O comportamento da inflação permanece incerto. A prévia da inflação oficial, medida pelo IPCA-15, acelerou para 0,89% em abril, impulsionada por combustíveis e alimentos. No acumulado de 12 meses, o índice atingiu 4,37%, em comparação com 3,9% em março. As projeções do boletim Focus para a inflação em 2026 foram elevadas para 4,86%, ultrapassando o teto da meta contínua de 4,5% estabelecida pelo Conselho Monetário Nacional (CMN).

A taxa básica de juros, Selic, é utilizada em operações com títulos públicos e serve como referência para outras taxas na economia, sendo o principal instrumento do Banco Central para o controle inflacionário.
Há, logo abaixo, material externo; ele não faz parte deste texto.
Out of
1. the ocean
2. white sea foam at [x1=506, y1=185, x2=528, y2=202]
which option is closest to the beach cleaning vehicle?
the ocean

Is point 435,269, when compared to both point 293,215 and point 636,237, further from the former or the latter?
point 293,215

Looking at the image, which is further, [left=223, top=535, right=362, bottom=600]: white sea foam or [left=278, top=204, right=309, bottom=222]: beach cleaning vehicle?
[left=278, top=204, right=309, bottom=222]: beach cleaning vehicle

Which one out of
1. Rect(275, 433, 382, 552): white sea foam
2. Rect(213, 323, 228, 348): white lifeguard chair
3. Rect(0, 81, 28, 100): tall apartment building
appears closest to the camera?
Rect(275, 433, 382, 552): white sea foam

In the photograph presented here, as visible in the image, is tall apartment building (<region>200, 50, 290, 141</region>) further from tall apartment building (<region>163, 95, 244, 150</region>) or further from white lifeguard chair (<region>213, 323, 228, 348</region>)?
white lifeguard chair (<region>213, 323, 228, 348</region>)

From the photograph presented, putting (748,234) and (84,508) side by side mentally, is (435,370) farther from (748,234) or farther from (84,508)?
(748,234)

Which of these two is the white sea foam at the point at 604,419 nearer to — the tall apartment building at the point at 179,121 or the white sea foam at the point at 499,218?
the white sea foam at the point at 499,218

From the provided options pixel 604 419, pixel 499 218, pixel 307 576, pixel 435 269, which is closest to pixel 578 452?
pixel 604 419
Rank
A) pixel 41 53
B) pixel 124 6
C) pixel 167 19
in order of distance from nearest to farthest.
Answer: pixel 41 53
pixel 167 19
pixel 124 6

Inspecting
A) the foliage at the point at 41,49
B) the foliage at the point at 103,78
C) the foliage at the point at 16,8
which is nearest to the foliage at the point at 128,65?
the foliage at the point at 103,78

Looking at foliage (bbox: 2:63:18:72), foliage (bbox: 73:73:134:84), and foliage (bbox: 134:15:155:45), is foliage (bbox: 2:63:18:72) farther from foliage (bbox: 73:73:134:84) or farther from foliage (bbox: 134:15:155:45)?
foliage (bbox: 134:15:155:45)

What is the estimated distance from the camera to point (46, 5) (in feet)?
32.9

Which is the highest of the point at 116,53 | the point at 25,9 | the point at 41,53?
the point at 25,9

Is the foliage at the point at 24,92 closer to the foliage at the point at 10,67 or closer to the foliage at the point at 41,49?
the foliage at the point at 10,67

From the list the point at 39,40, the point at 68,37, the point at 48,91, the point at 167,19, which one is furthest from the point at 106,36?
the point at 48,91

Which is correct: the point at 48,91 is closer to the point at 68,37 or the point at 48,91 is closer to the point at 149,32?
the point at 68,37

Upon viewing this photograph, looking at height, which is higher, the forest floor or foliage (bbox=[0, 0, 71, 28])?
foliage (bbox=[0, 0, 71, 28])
O BC atua diariamente comprando e vendendo títulos para manter a taxa próxima ao valor definido em reunião. O aumento da Selic visa conter a demanda, encarecer o crédito e estimular a poupança, podendo dificultar a expansão econômica. A redução da taxa, por outro lado, tende a baratear o crédito, estimular a produção e o consumo.

O Copom se reúne a cada 45 dias. O primeiro dia é dedicado a apresentações técnicas sobre as economias brasileira e mundial e o mercado financeiro. No segundo dia, os diretores do BC analisam as informações e definem a taxa Selic. O sistema de meta contínua de inflação, em vigor desde janeiro de 2025, estabelece a meta em 3%, com intervalo de tolerância de 1,5 ponto percentual para cima ou para baixo (limites de 1,5% a 4,5%). A meta é apurada mês a mês pela inflação acumulada em 12 meses.

O último Relatório de Política Monetária, de março, elevou a previsão de crescimento do PIB para 2026 de 3,5% para 3,6%. No entanto, essa estimativa pode ser revista caso a guerra no Oriente Médio se prolongue. A próxima edição do relatório, que substituiu o Relatório de Inflação, será divulgada no fim de junho.